Bila flash card sudah tersedia tentu Anda sebagai guru perlu memastikan pengulangannya. Mengutip Tony Buzan dan Eric Jensen pengulangan yang minimal adalah 2 atau 3 kali mengulang sebelum 1 jam dari saat informasi diterima, pengulangan kedua sehari kemudian, pengulangan ketiga seminggu kemudian, pengulangan keempat sebulan kemudian. Kalau Anda bekerja sama dengan anak dan orangtua,, kemungkinan pengulangan lebih banyak dapat dilakukan. Lebih banyak pengulangan, sekali lagi, itu lebih baik. Anda perlu hati-hati dengan 2 pengulangan di awal: 2 atau 3 kali pengulangan sebelum 1 jam dari sejak informasi diterima dan pengulangan hari berikutnya. Bila anak punya kebiasaan belajar atau Anda bias bekerjasama dengan orangtua, pengulangan kedua dapat dilakukan di rumah sepulang sekolah sebelum anak tidur.

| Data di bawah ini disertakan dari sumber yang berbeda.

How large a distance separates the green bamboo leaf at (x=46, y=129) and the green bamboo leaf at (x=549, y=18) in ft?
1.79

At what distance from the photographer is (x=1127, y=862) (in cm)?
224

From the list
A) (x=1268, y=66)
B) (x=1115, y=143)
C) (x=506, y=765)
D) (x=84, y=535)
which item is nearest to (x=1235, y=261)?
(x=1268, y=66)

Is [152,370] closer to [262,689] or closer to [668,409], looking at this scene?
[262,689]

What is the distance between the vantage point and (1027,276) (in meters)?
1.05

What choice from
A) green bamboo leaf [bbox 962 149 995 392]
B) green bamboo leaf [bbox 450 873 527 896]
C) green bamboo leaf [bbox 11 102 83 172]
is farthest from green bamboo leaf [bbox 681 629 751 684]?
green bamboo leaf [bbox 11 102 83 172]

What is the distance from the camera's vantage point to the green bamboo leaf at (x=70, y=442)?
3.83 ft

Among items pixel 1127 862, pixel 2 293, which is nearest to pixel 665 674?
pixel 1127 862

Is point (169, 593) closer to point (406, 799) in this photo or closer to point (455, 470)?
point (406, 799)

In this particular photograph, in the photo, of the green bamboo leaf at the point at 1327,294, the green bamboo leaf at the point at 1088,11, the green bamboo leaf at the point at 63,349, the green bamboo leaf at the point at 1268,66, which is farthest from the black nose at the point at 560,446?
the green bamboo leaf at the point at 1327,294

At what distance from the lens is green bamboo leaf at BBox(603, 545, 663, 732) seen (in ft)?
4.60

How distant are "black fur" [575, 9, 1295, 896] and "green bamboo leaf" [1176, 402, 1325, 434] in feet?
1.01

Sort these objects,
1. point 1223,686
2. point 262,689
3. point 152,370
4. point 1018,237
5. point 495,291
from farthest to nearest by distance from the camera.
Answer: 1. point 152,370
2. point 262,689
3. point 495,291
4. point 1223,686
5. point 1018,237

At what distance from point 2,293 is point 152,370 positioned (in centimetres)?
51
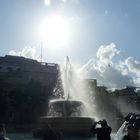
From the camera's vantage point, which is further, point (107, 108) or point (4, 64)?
point (4, 64)

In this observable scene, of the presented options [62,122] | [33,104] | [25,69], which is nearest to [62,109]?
[62,122]

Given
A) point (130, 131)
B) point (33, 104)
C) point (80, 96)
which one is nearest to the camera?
point (130, 131)

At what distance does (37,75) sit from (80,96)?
127 ft

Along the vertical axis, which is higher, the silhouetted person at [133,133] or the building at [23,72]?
the building at [23,72]

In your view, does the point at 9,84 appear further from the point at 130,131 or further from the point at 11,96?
the point at 130,131

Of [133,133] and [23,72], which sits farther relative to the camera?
[23,72]

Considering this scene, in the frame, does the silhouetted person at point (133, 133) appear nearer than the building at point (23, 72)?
Yes

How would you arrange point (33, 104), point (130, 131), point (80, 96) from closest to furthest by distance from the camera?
point (130, 131), point (80, 96), point (33, 104)

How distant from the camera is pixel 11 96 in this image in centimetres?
8388

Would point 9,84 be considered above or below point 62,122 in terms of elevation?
above

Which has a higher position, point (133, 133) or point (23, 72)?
point (23, 72)

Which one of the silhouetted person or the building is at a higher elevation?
the building

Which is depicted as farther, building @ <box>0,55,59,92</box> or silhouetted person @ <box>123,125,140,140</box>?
building @ <box>0,55,59,92</box>

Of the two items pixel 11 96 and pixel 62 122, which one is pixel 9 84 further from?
pixel 62 122
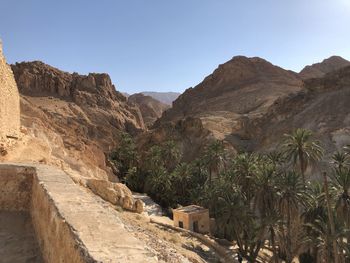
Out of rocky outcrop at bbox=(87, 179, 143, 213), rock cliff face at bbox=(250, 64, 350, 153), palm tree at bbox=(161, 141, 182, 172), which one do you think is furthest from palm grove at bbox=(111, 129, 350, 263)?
rock cliff face at bbox=(250, 64, 350, 153)

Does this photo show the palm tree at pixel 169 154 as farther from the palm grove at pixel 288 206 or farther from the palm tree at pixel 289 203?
the palm tree at pixel 289 203

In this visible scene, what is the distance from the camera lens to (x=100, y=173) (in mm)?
31219

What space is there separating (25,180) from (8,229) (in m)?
1.34

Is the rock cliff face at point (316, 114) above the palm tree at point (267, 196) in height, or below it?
above

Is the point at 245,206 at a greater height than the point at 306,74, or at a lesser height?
lesser

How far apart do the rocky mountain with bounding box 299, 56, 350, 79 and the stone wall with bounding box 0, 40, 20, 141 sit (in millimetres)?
113753

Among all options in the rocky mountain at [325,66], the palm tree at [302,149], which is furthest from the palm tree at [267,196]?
the rocky mountain at [325,66]

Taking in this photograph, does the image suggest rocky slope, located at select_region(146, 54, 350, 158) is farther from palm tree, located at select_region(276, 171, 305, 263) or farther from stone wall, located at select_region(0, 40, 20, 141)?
stone wall, located at select_region(0, 40, 20, 141)

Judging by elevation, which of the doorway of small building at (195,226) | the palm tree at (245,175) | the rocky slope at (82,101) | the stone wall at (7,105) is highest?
the rocky slope at (82,101)

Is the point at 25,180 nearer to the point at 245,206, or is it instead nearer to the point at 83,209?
the point at 83,209

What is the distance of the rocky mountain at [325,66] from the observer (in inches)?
4705

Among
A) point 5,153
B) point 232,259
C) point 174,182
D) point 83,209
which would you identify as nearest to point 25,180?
point 83,209

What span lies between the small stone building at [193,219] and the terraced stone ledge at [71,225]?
74.2ft

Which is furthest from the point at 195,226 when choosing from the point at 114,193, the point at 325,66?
the point at 325,66
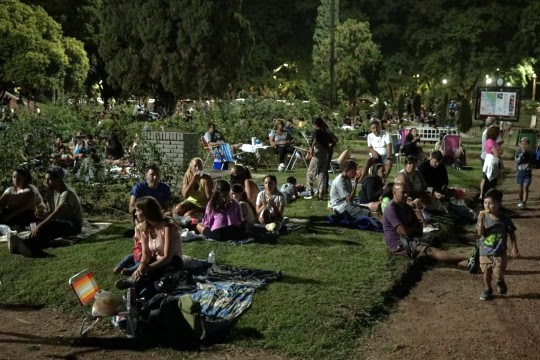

(Saya mohon maaf tidak dapat menata dengan baik flash card-nya. Anda dapat membuatnya bersama anak-anak. Pokoknya kotak pertama bagian depan dan kotak kedua bagian belakang dari sebuah flash card). Kita akan mulai dengan pelajaran Bahasa Indonesia untuk bagian kemampuan yang diukur “menentukan isi bacaan”.
Flash Card 1
| 8 kata tanya | Siapa
Apa Kapan Bagaimana Mengapa Dari mana Ke mana Di mana |
Catatan: Kata tanya yang bold adalah kata tanya yang menurut kisi-kisi UASBN 2010/2011 akan muncul sebagai soal.
Flash Card 2
| Apa digunakan untuk menanyakan? |
|
Catatan: Jawaban adalah yang sesuai pertanyaan. Penggunaan kata tanya lainnya ditulis dengan maksud untuk mengingat sekilas. Catatan ini berlaku sampai flash card 5.
Flash Card 3
| Bagaimana digunakan untuk menanyakan? |
|
Flash Card 4
| Di mana digunakan untuk menanyakan? |
|
Flash Card 5
| Mengapa digunakan untuk menanyakan? |
|
Flash Card 6
| Buatlah pertanyaan dengan menggunakan kata tanya apa! |
|
Catatan nonor 6-9: Jawaban nomor 1 dan 2 diisi dengan pensil. Keduanya diambil dalam proses belajar. Jawaban nomor 4-7 diambil dari soal UASBN tahun sebelumnya (bahan dari “Seri Pendalaman Materi Plus Sukses Menghadapi UN SD, Essis-Erlangga)
Flash Card 7
| Buatlah pertanyaan dengan menggunakan kata tanya bagaimana! |
|
Flash Card 8
| Buatlah pertanyaan dengan menggunakan kata tanya di mana! |
|
Flash Card 9
| Buatlah pertanyaan dengan menggunakan kata tanya mengapa! |
|
Flash Card 10
| Buat contoh jawaban dari pertanyaan yang menggunakan kata tanya apa! |
|
Catatan: Flash card 10-13 sebaiknya digunakan bersamaan dengan flash card 6-9.
Flash Card 11
| Buatlah pertanyaan dengan menggunakan kata tanya bagaimana! |
|
Flash Card 12
| Buatlah pertanyaan dengan menggunakan kata tanya di mana! |
|
Flash Card 13
| Buatlah pertanyaan dengan menggunakan kata tanya mengapa! |
|
Bagi anak pada umumnya bagian kemampuan yang diukur “menentukan isi bacaan” tidak memerlukan flash card, termasuk soal nomor 5 yang menanyakan kesimpulan teks. Namun tidak demikian dengan anak-anak yang kemampuannya kurang. Flash card di atas dapat sangat membantu. Cara lain yang dapat dilakukan adalah dengan membiasakan anak-anak untuk membaca wacana/teks dengan nyaring dan intonasi yang sesuai makna bacaan. Kemudian, bagi anak yang masih kesulitan memahami bacaan (walaupun hanya sebuah paragraf), anak bisa mengerjakan soal dengan mulai dari membaca soal ke bacaan.
Perlu diketahui, berbeda dengan teks sastra, teks non sastra hanya mempunyai jawaban benar pada teks. Bila ada pernyataan atau maksud di luar teks, maka jawaban salah.